Search carried out at: http://clinicaltrials.gov/ct2/search/advanced; Search terms: prostate cancer; Status: recruiting; Study results: all studies; Study type: inteventional studies; Gender: male; Age: over 66 years; Phase: any; Funder: NIH.

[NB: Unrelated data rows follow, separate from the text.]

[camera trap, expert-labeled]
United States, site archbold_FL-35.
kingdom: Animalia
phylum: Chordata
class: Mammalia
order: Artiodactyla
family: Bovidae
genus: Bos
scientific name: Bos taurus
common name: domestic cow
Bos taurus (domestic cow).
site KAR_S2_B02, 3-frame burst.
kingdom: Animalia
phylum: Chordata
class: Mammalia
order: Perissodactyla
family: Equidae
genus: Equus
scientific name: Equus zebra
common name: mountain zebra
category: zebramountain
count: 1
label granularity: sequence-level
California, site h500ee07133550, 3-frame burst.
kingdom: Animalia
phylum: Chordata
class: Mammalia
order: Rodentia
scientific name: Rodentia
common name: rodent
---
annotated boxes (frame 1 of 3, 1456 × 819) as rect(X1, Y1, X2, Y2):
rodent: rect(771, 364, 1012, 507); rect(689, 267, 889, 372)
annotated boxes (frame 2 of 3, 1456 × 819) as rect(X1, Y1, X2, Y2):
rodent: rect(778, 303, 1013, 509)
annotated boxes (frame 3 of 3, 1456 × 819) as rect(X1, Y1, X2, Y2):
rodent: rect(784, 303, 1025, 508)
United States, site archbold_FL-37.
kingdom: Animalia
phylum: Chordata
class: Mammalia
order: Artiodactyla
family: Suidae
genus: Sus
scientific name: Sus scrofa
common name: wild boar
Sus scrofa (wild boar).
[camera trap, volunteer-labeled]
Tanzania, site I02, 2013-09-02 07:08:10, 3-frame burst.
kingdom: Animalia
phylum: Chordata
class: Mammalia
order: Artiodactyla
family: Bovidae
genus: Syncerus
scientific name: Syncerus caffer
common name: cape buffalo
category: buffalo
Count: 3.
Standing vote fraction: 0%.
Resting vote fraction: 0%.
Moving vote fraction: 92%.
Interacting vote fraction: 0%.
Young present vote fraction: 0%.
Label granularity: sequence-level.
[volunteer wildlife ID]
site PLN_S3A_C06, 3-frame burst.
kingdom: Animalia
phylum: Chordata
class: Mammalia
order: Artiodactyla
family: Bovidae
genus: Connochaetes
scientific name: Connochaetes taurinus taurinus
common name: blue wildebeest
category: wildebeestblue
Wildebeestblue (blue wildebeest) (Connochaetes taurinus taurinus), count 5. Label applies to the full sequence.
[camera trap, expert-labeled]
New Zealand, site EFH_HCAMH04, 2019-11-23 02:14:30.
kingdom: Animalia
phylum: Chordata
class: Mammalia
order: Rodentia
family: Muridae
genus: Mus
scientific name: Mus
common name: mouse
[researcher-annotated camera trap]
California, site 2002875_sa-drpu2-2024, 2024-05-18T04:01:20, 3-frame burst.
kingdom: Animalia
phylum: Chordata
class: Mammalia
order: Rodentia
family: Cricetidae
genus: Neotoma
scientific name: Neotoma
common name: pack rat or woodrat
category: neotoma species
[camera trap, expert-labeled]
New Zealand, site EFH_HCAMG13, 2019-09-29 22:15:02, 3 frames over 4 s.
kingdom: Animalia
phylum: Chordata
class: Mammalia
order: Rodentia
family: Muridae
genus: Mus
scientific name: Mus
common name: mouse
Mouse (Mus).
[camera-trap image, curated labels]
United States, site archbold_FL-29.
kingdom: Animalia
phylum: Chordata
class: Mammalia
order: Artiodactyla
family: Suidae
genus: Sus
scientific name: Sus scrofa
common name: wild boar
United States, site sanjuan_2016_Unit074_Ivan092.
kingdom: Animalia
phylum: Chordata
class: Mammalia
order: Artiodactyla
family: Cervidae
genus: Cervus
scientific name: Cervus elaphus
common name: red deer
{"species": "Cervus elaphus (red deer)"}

Altogether data discussed in the present review highlight autophagy as an important process activated in prostate cancer after androgen removal; autophagy plays a relevant role for both cell physiology and immune system homeostasis and its inhibition combined with ADT must be considered as a valuable potential therapeutic opportunity to counteract prostate cancer growth by increasing cell death sensitivity (Figure 3). All these considerations make clear the urgent need of more potent and specific autophagic regulators as well as of a deep analysis of novel mechanisms controlling apoptosis-autophagy cross-talk.

Figure 3

Inhibiting autophagy for prostate cancer therapy. Androgen deprivation therapy in prostate cancer cells induces autophagy as a resistance mechanism to elude cell death. Suppression of autophagy, using autophagy inhibitors (Ai), such as chloroquine, may potentiate cell death during androgen deprivation therapy.